Determination of HBV Genotypes
Sequence alignment for the S gene region of the 132 reference strains of HBV genotypes A to J revealed 118 single nucleotide polymorphisms and 35 corresponding amino acid changes reflecting genotypic differences. From these amino acid changes, seven changes were selected based on which HBV genotypes can be easily distinguished. Phylogenetic tree analysis of 77 reference strains successfully classified HBV genotypes into A to J. Subtype analysis revealed that genotype B included a cluster consisting only of subgenotype Bj, which is rarely detected outside Japan, and genotype C included a cluster consisting only of subgenotype Cs, which is most prevalent in Southeast Asia, and subgenotype Ce, which is detected from Japan, South Korea, and part of China and included Japanese, Chinese, and Korean strains.

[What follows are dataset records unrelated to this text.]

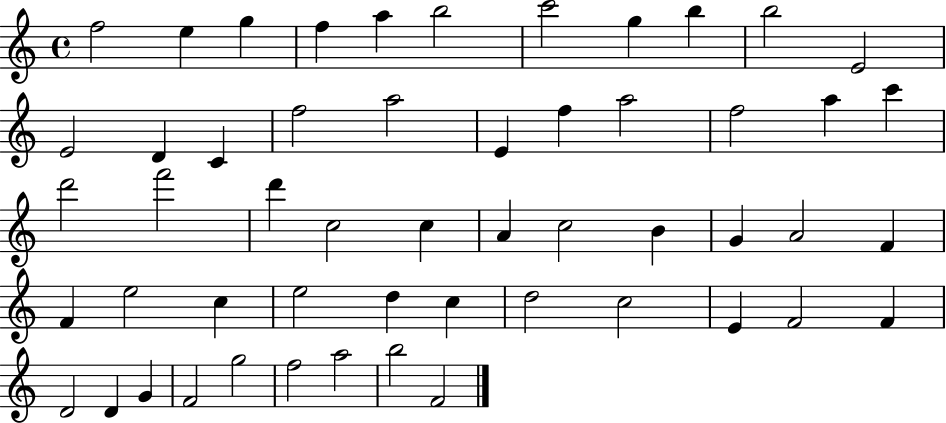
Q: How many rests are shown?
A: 0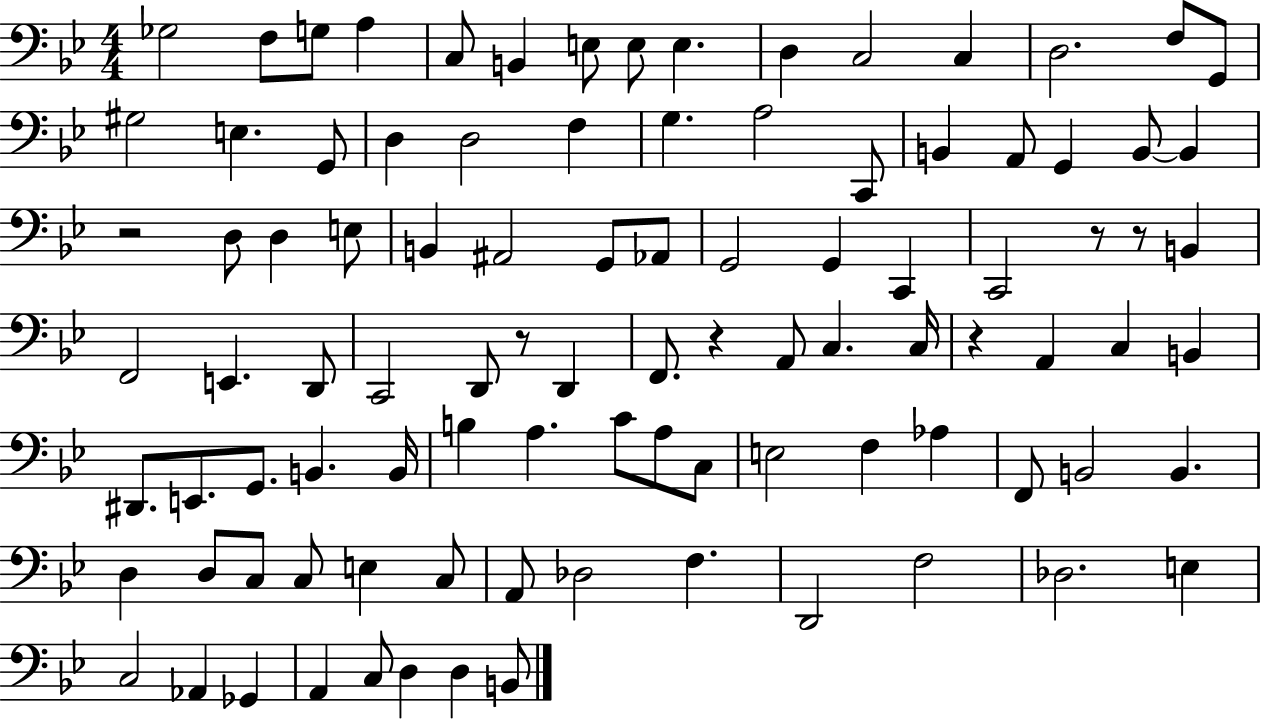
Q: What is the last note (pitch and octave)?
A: B2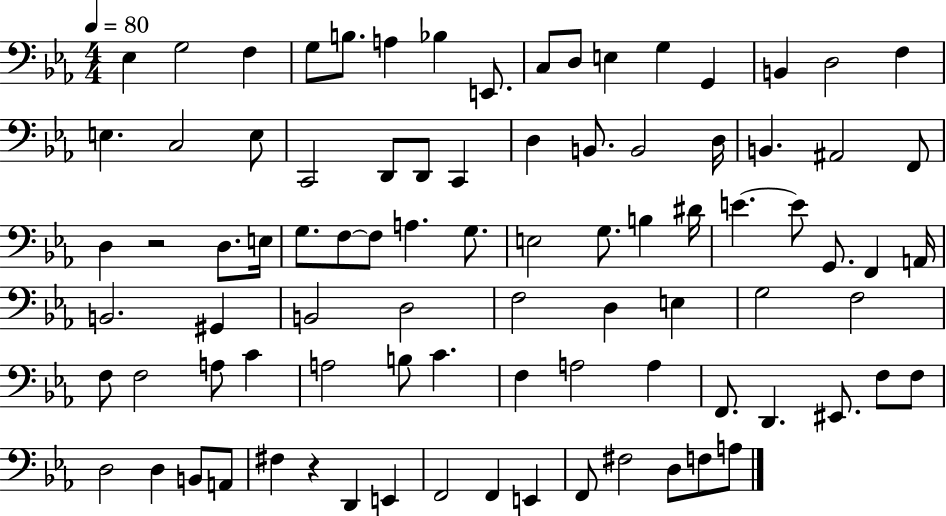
{
  \clef bass
  \numericTimeSignature
  \time 4/4
  \key ees \major
  \tempo 4 = 80
  ees4 g2 f4 | g8 b8. a4 bes4 e,8. | c8 d8 e4 g4 g,4 | b,4 d2 f4 | \break e4. c2 e8 | c,2 d,8 d,8 c,4 | d4 b,8. b,2 d16 | b,4. ais,2 f,8 | \break d4 r2 d8. e16 | g8. f8~~ f8 a4. g8. | e2 g8. b4 dis'16 | e'4.~~ e'8 g,8. f,4 a,16 | \break b,2. gis,4 | b,2 d2 | f2 d4 e4 | g2 f2 | \break f8 f2 a8 c'4 | a2 b8 c'4. | f4 a2 a4 | f,8. d,4. eis,8. f8 f8 | \break d2 d4 b,8 a,8 | fis4 r4 d,4 e,4 | f,2 f,4 e,4 | f,8 fis2 d8 f8 a8 | \break \bar "|."
}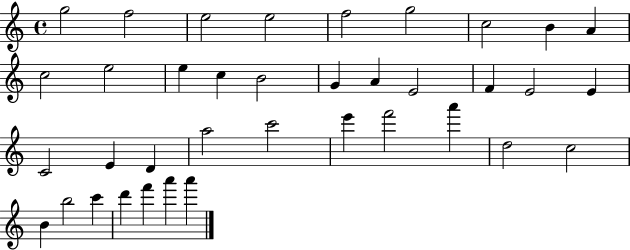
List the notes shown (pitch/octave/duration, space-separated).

G5/h F5/h E5/h E5/h F5/h G5/h C5/h B4/q A4/q C5/h E5/h E5/q C5/q B4/h G4/q A4/q E4/h F4/q E4/h E4/q C4/h E4/q D4/q A5/h C6/h E6/q F6/h A6/q D5/h C5/h B4/q B5/h C6/q D6/q F6/q A6/q A6/q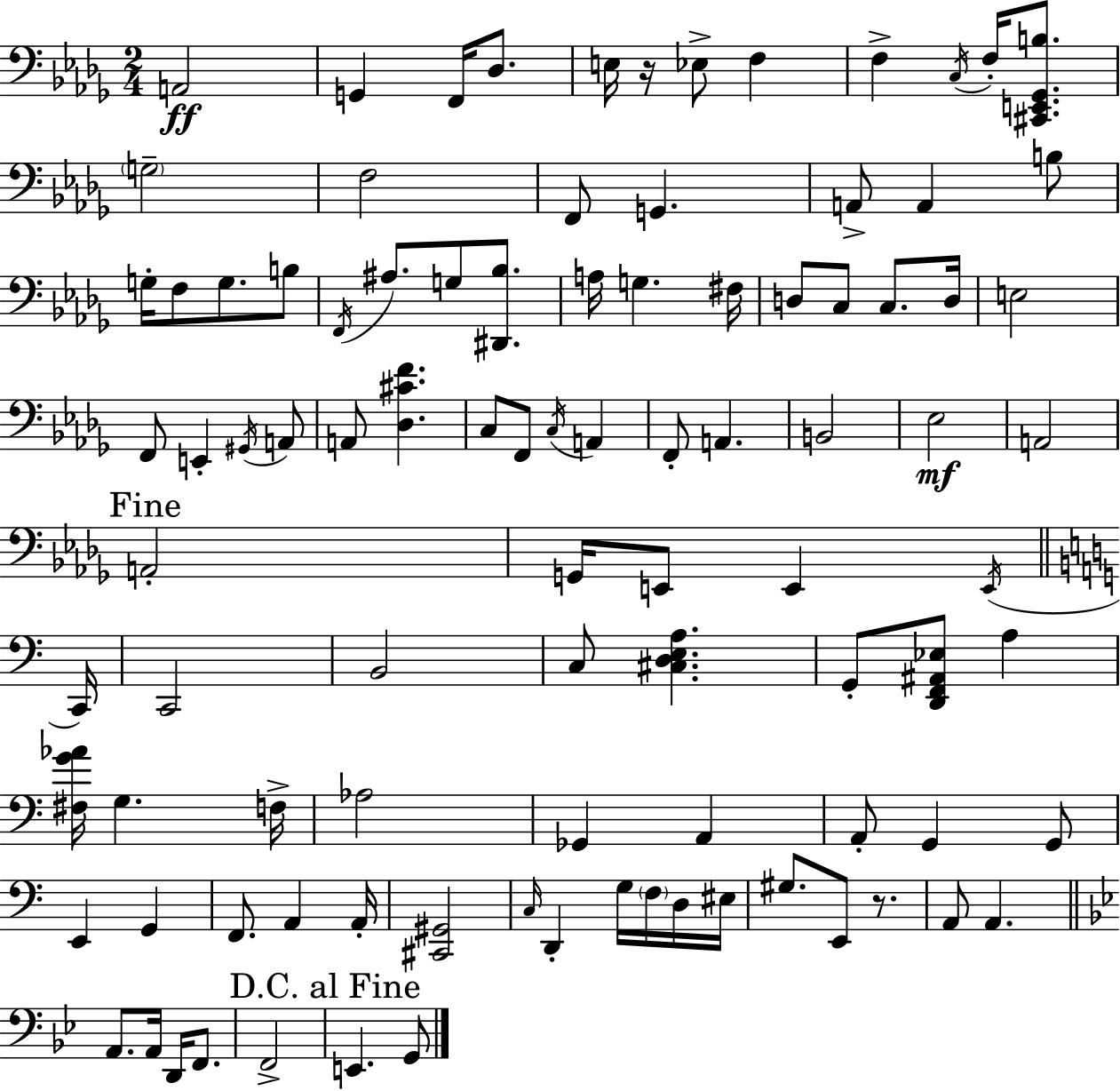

The HBV genotypes for the ten positive Japanese cadavers detected in this study were Bj/B1 for two cadavers and Ce/C2 for the remaining eight. In the phylogenetic tree analysis, the two cadavers were included in the same cluster as genotype Bj/B1 and the eight cadavers were included in the same cluster as genotype Ce/C2.
HBV DNA Quantification
Serum samples from HBV DNA-positive cadavers were subjected to HBV DNA quantification by real-time PCR. The copy number of HBV DNA ranged from 5 × 10^2 to 4.3 × 10^6 copies per milliliter, which was not significantly different from those detected in HBV-infected patients (p > 0.05).
Coinfection
Multiplex PCR of the serum samples from the ten HBV DNA-positive Japanese cadavers was used to determine the presence of multiple HBV genotypes in each cadaver. One PCR tube was used for the detection of genotypes A to F, and another was used for the detection of subgenotypes B1, B2, C1, and C2. The band was confirmed based on the difference in the size of PCR amplification products by genotypes. All samples showed only one band, demonstrating the absence of coinfection.
Discussion
Detection of HBV DNA from Cadavers
This study demonstrates that it is possible to detect HBV DNA from forensic cadavers. HBV DNA was detected in serum samples from only four of 102 (3.9%) forensic cadavers. Considering that the prevalence of HBV among the Japanese population is reported to be around one percent and given that HBV DNA was detected from liver samples of the same cadavers and that HBV antigen was also detected from the same cadavers, the present technique is capable of precisely detecting HBV DNA from cadavers without false positive or negative results. Unlike biological samples, samples from cadavers undergo deterioration and putrefaction, which promote nucleic acid degradation. However, the method described here allows for reliable detection and genotyping of A-485 HBV DNA from postmortem samples, providing valuable information for forensic identification.